On Thursday, a team of Muska Lighting contractors installed electricity in one of the seven studio apartments on the fifth floor. Other teams drilled drywall-holding channels into concrete as Jet Structures construction manager Ron Basara and site supervisor Mike Eichinger showed a visitor the 15th floor that overlooks the State Capitol on the north side. "The best views are higher up," Basara said.

Each floor will have eight studios, seven one-bedrooms plus two two-bedroom units on the south side, Basara said. "You'd be amazed at how quickly the studios will go," he said, since downsizing, minimalism and public transportation are so popular, especially with millennials.

The project will have some competition, as Doran Cos. and Kaeding Management are currently erecting a nearby $69 million hotel and apartment complex across from Xcel Energy Center. Other former office buildings converted to apartments are just a few blocks away, including the former Degree of Honor Building and the former home of the Pioneer Press, which relocated across the Mississippi River from downtown.

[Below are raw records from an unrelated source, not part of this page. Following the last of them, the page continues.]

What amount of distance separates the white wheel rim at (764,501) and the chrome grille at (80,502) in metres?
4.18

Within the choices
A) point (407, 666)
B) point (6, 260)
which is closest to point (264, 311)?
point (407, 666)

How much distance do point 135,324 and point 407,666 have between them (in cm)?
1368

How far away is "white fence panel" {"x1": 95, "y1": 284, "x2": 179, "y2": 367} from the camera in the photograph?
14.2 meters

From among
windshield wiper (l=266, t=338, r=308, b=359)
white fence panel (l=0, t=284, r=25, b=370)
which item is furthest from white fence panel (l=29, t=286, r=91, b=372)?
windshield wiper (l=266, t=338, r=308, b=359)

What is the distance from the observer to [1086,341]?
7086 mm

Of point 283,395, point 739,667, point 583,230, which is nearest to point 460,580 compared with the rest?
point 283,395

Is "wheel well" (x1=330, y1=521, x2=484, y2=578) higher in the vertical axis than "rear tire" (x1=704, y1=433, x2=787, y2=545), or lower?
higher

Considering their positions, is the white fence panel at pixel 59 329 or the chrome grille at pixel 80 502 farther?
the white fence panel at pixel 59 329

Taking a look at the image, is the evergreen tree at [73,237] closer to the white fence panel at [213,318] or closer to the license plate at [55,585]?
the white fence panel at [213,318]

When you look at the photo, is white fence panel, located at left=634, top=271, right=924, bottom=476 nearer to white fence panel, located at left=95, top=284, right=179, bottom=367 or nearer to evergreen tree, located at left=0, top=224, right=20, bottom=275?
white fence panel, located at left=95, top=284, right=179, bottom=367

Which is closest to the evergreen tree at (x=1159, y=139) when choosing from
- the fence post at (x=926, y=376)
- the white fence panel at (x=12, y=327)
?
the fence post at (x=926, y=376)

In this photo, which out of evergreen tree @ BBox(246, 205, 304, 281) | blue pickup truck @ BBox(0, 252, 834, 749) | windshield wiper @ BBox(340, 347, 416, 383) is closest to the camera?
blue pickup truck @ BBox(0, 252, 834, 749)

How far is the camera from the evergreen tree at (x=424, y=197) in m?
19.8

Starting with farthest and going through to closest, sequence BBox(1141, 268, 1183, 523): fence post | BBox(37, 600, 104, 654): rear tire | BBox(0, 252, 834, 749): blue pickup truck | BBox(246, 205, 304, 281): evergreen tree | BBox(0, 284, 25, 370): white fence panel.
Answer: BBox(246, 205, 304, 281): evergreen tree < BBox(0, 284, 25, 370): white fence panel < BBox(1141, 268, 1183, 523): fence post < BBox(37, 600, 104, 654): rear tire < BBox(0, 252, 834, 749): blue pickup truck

The activity comes after nearly a decade of multifamily housing developments that came online in Lowertown and close to the river on the West Side, said Hannah Burchill, spokesperson for St. Paul Planning and Economic Development.

Joe Spencer, president of the Downtown Alliance, said he is pleased to see the Wabasha Street project advance.

"Seeing this kind of investment is really great," he said. "We have been really excited that our downtown population has doubled over the last eight years to about 9,000. That is great growth. We have set a goal of growing by another 20,000 people downtown."

Thomas said the 386 Wabasha apartments will be amenity filled and have rents of about $1,200 to $3,000 a month.

The penthouse should go for substantially more, he said.

The colorful Freedom Development chief executive spent 39 months in prison for defrauding the town of Riverdale, Ill., of $370,000 in public funds in connection with a marina redevelopment project. Part of his prison sentence was served in Duluth. He was released in 2017.

During his time in Minnesota, he said he grew to admire the state and its largest cities.

"I love Minneapolis and St. Paul. I am looking forward to setting things up there for many, many years," Thomas said. He also hopes to rent to some of the hockey players who practice next door at the Wild training facility.

Thomas purchased 200 parking spaces for his Wabasha tenants in the adjacent outdoor garage and said he is finalizing an agreement to buy a 50,000-square-foot office across the street, which he plans to convert into apartments.

The Ecolab University signage on the Wabasha building will soon be taken down, ending a decades-old landmark. The building shares a plaza with Ecolab's former headquarters building, which was renamed Osborn370 when Ecolab also vacated that building about a year and a half ago.

Ecolab relocated its headquarters several blocks away to the former Travelers tower on 7th and St. Peter streets.